Kierkegaard could not have said it better himself!
It isn’t only their views on the nature of genuine community that are so similar. I stumbled across a reference in the second volume of MacDonald’s Unspoken Sermons that is remarkably similar to Kierkegaard. The sermon in question is entitled “The Word of Jesus on Prayer.” “Convince me,” protests MacDonald’s imaginary interlocutor, “that prayer is heard, and I shall know. Why should the question admit of doubt? Why should it require to be reasoned about? We know that the wind blows: why should we not know that God answers prayer?’
MacDonald replies, “What if God does not care to have you know it at second hand?”
Kierkegaard scholars will immediately recognize not merely the expression, “at second hand,” but also the precise sense in which MacDonald uses it here, as identical to Kierkegaard’s use of it in Philosophical Crumbs and the Concluding Unscientific Postscript.
My first thought was that this philosophical-theological use of the expression “at second hand” might actually have a biblical origin. I did a word search on both the King James Version and the Revised Version (to which MacDonald makes frequent reference in his writings) of the Bible, but could not find it in either version. That doesn’t preclude, of course, that both Kierkegaard and MacDonald got the expression from some third source independently of each other, so if any reader knows of such a source, I would be very much in your debt if you would share it with me.

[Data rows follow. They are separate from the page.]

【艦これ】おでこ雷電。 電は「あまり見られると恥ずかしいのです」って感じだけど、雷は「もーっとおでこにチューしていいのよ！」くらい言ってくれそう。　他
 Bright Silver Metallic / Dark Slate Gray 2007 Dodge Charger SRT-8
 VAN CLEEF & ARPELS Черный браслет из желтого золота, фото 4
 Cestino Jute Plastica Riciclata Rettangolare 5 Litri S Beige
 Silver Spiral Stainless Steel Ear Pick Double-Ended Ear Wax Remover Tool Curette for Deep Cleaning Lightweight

These are not the only similarities between Kierkegaard’s and MacDonald’s thought that I have found. I’m devouring everything MacDonald wrote, at least all the theological writings. Theological writings were not all he wrote, however. Kierkegaard and MadDonald have more in common than the substance of their theologies. Kierkegaard, as is widely known, loved fairy tales. MacDonald loved them as well. In fact, he actually wrote fairy tales, along with other kinds of fantasy and more traditional fiction. I have no doubt, however, that all MacDonald works are nourishing for the spirit, so I look forward to reading them all!